■ **How to complete this task**:
Please transcribe the data below in full, word for word, without the images.

[Records supplied]

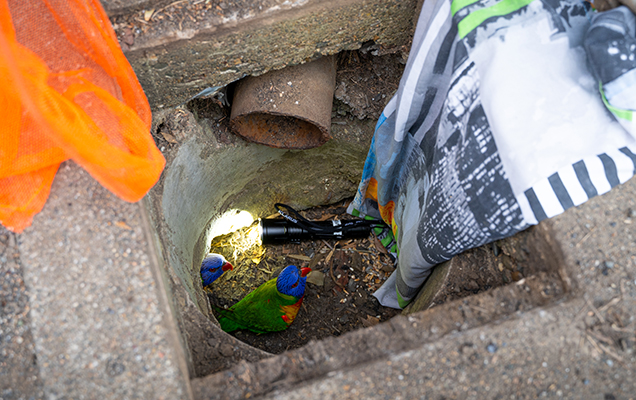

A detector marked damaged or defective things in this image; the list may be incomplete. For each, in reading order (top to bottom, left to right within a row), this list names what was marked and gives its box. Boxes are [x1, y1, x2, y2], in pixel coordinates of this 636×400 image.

rusty pipe [230, 56, 338, 150]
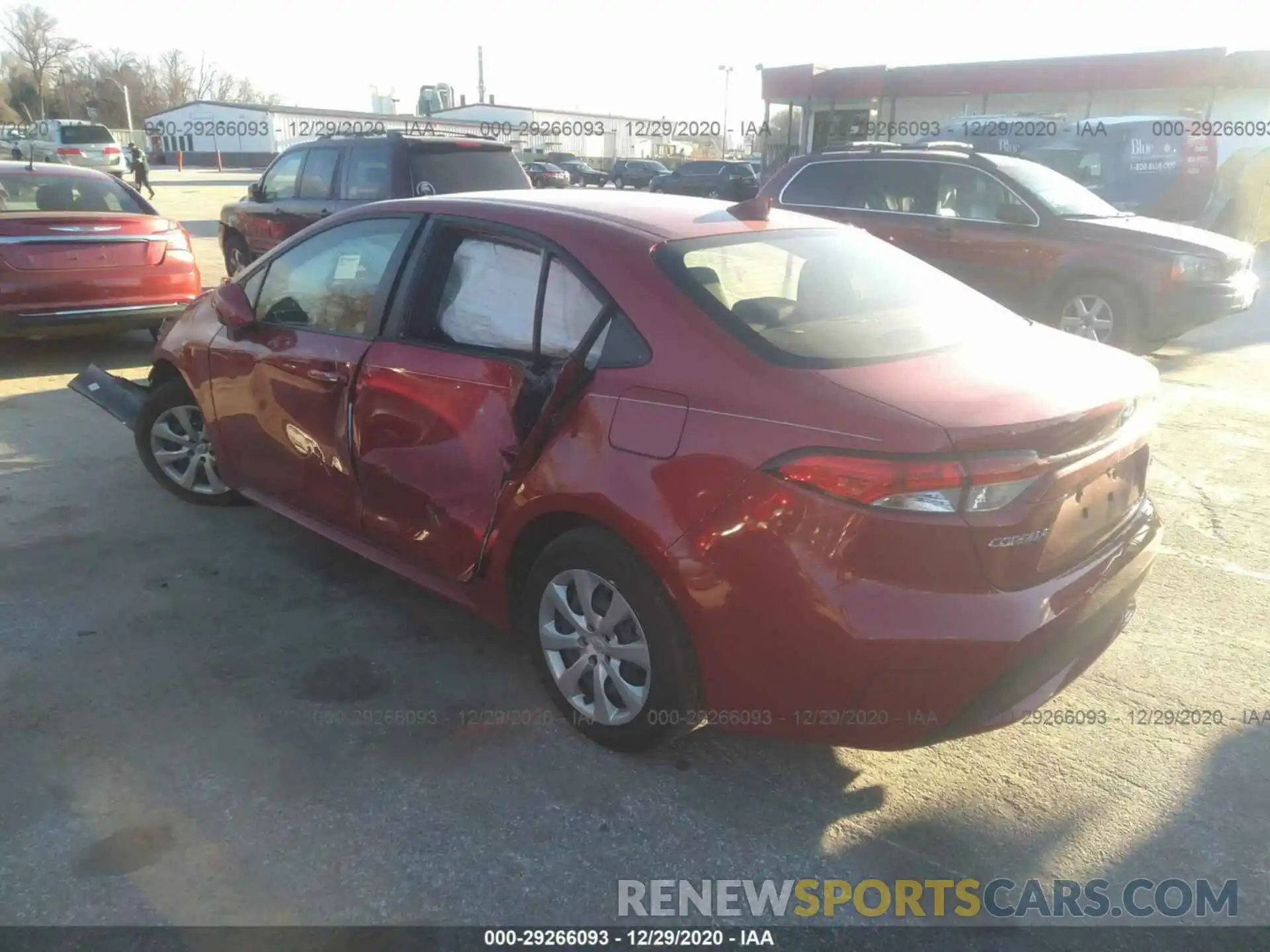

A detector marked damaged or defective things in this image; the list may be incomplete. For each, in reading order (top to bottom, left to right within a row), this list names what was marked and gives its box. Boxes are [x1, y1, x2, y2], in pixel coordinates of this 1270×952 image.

damaged red car [71, 188, 1163, 751]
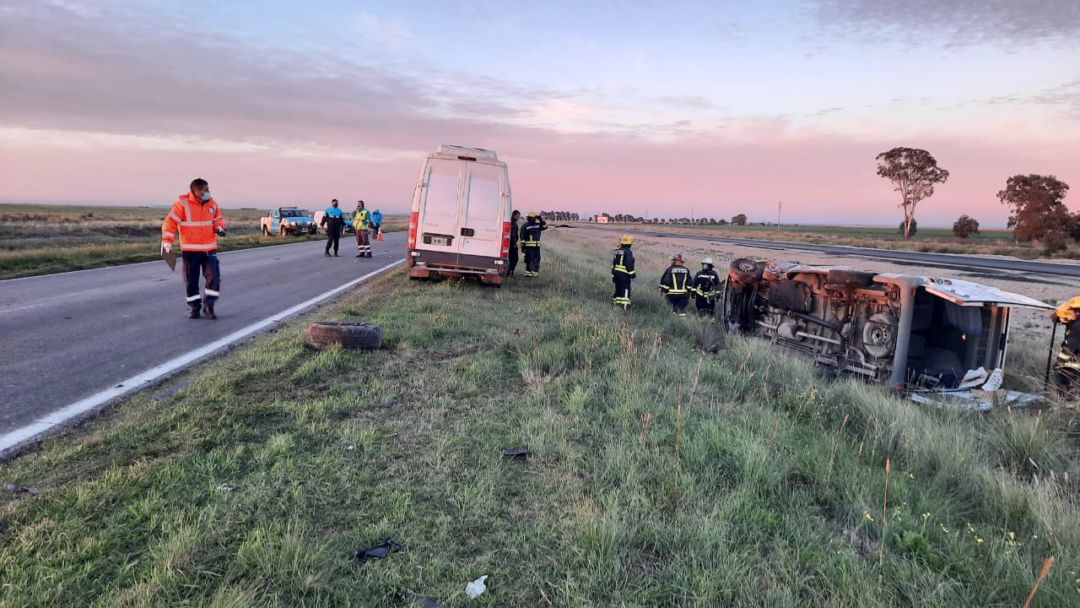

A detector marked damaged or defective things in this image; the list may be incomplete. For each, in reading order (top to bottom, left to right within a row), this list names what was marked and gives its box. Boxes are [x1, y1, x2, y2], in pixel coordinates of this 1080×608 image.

detached tire [825, 271, 876, 289]
detached tire [306, 321, 382, 349]
overturned truck [721, 258, 1049, 403]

[/Records supplied]

■ **Response area**:
A detector marked damaged or defective things in this image; the list may be incomplete. For each, in reading order (top to bottom, left to right within a row), this list names what was marked and gives its box. Boxes are [x1, y1, x2, y2], in pixel coordinates of this 636×400 image.

rusty pipe [230, 56, 338, 150]

A detector marked damaged or defective things in this image; the list may be incomplete. For each, in reading order (top to bottom, left to right within a row), this list names what was marked and gives its box. Boxes are [x1, y1, x2, y2], in pixel coordinates of this 1270×952 image.

damaged red car [71, 188, 1163, 751]

A detector marked damaged or defective things in this image; the list may be incomplete. For each, in reading order (top to bottom, left to right within a row), this list names what was marked and gives its box. Boxes are [x1, y1, x2, y2], in pixel coordinates of this 1080×608 image.

detached tire [825, 271, 876, 289]
detached tire [306, 321, 382, 349]
overturned truck [721, 258, 1049, 403]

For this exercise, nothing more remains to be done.